> _Task_
Please reproduce the rows below word for word, from the line containing "Which item among" through the end of the rows.

• • • • •

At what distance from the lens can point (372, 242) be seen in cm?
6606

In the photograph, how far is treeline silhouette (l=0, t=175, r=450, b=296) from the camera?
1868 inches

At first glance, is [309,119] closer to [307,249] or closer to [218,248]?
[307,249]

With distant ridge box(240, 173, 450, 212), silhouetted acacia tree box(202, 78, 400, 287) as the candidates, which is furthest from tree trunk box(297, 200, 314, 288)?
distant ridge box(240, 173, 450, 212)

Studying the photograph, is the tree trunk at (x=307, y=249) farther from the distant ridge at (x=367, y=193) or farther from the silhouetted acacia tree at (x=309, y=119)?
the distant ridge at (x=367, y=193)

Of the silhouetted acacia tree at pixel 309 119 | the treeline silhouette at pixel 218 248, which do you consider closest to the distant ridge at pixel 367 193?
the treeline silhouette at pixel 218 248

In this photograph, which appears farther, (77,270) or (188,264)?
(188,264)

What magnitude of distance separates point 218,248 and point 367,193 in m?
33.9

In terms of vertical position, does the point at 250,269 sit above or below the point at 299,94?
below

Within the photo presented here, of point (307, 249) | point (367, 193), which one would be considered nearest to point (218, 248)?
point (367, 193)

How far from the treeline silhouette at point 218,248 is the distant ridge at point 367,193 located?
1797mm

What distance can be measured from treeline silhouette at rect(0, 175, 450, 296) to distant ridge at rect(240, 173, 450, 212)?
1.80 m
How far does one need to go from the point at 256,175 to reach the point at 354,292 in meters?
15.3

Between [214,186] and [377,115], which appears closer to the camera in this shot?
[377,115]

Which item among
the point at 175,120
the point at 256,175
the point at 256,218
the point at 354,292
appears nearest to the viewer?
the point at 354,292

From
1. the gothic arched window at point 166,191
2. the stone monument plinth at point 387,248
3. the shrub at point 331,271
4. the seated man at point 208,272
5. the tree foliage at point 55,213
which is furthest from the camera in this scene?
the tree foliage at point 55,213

• • • • •

> _Finished answer_
Which item among
the point at 175,120
the point at 256,175
the point at 256,218
the point at 354,292
appears nearest to the viewer?
the point at 354,292

From
1. the gothic arched window at point 166,191
2. the stone monument plinth at point 387,248
3. the shrub at point 331,271
4. the seated man at point 208,272
5. the tree foliage at point 55,213
which is furthest from the camera in this scene?
the tree foliage at point 55,213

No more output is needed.